▸ Supplied material
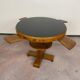 Art Deco game table with a black glass top.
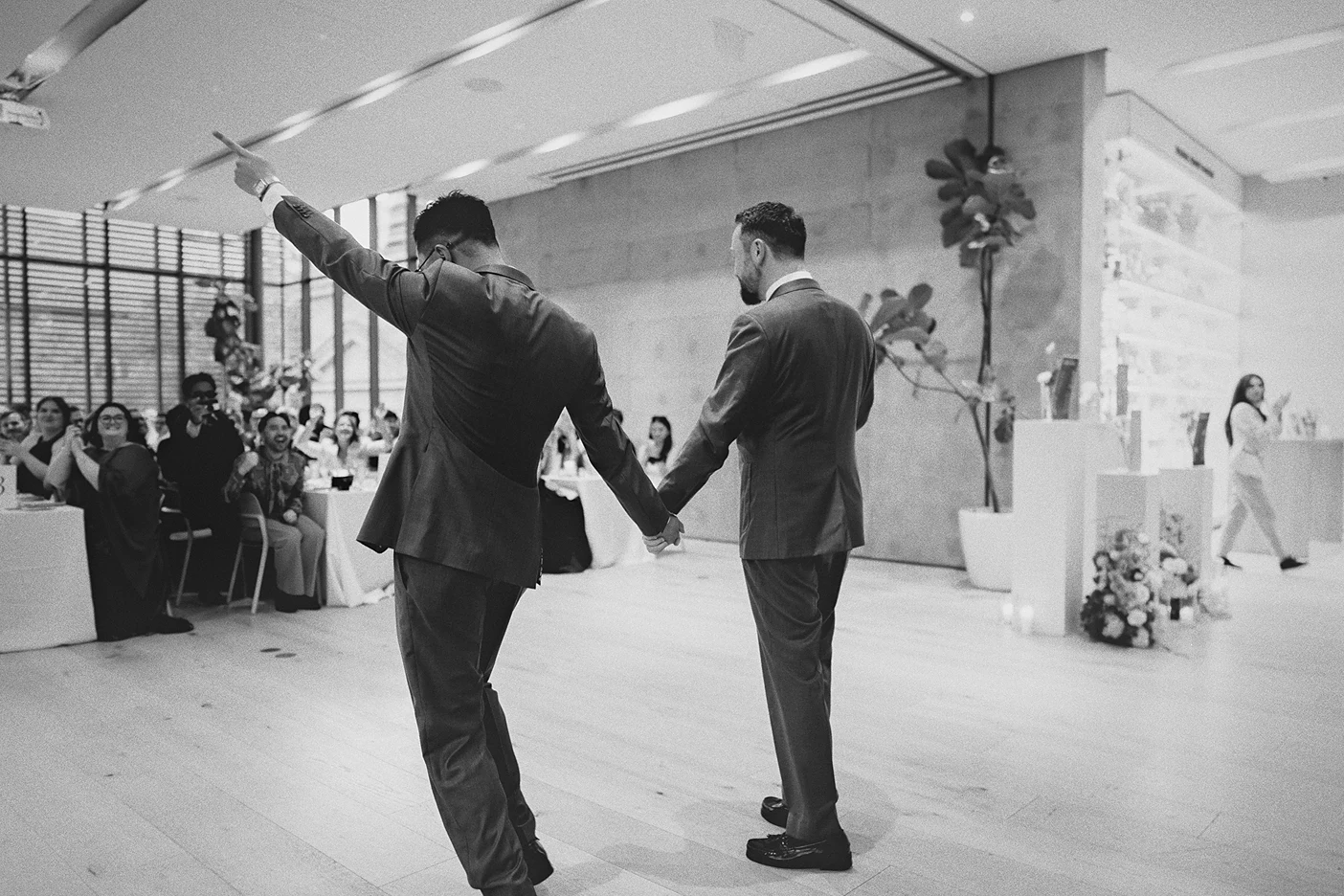 Ky raises his arm in celebration as the couple enters the reception.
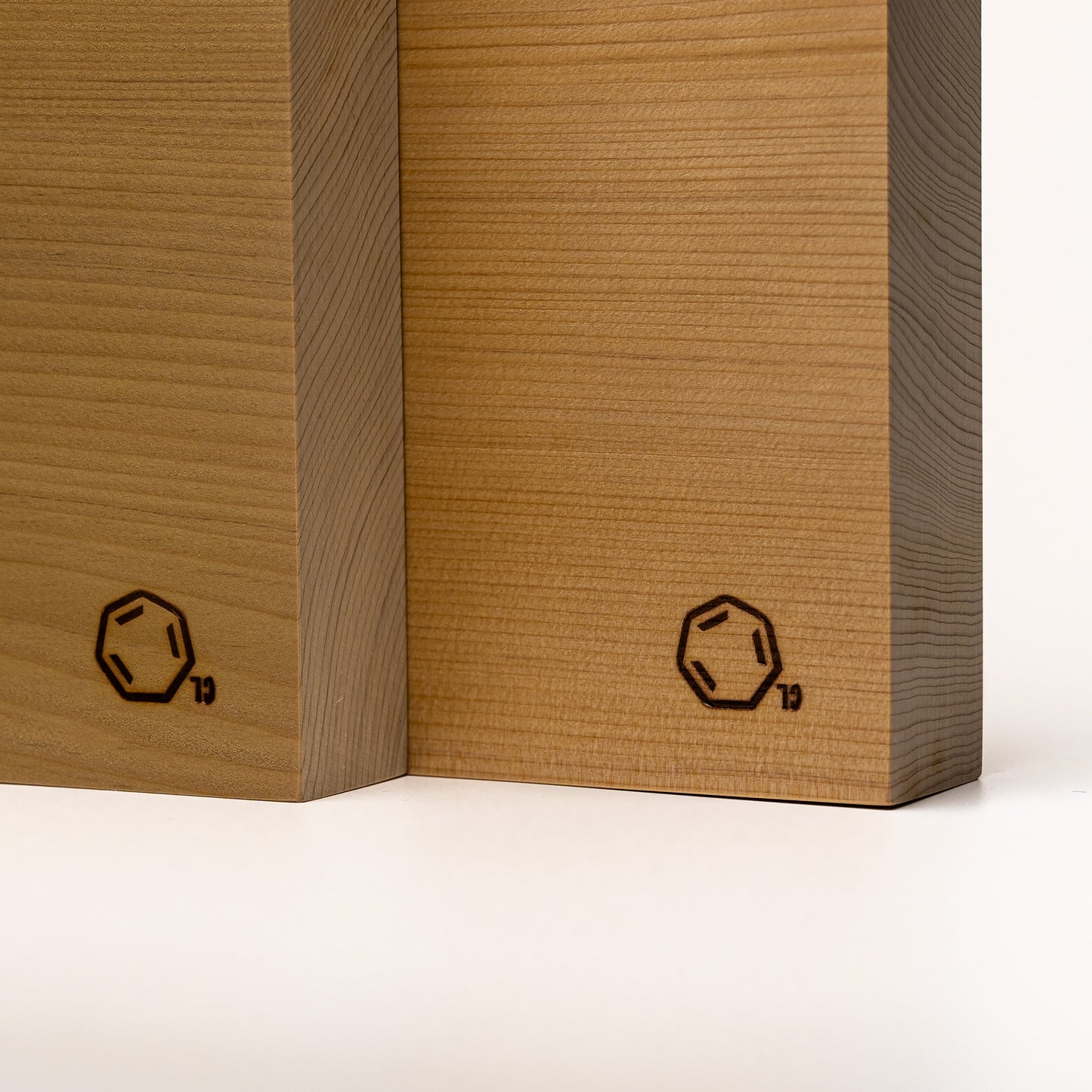 A close up of two Cul de Sac hiba wood chopping boards on a white background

▸ Action item
When you write out the material, reproduce each line exactly and omit any picture it holds.

▸ Task solution
 Art Deco game table with a black glass top.
 Ky raises his arm in celebration as the couple enters the reception.
 A close up of two Cul de Sac hiba wood chopping boards on a white background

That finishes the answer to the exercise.